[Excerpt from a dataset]
* START *
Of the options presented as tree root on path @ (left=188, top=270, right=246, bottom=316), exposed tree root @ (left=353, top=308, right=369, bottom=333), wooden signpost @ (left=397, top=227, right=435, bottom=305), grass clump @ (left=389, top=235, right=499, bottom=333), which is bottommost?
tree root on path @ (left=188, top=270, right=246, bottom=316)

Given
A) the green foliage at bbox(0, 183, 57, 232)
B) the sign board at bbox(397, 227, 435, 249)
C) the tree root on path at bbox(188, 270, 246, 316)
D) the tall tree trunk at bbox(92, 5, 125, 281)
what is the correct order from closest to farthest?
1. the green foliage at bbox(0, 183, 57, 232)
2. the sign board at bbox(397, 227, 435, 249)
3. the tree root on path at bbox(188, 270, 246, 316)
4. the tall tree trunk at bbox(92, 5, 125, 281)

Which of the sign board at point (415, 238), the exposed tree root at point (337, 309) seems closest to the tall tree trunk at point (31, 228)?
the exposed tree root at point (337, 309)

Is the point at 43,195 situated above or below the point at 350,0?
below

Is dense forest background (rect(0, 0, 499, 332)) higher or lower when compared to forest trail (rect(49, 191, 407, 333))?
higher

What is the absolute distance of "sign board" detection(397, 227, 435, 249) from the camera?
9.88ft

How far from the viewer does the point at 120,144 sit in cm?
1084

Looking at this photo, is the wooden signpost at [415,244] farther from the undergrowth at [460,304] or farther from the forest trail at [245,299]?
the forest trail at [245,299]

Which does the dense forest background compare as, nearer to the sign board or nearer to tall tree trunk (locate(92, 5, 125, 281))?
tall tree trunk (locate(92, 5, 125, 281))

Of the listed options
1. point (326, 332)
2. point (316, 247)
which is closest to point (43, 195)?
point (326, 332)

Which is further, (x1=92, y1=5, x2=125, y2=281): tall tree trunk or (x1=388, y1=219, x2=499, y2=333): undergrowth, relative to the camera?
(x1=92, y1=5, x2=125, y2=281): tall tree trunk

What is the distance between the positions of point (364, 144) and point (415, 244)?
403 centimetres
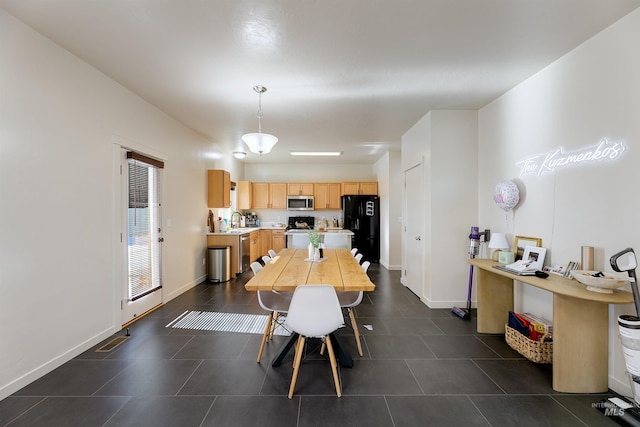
* END *
# Exercise description:
Return, unchanged, the lines of the listing from the one containing "What is the distance" through the end of the listing. Leave the pictures out of your answer.

# Answer to the exercise:
What is the distance between the positions of point (364, 144) and point (415, 244)?
403 centimetres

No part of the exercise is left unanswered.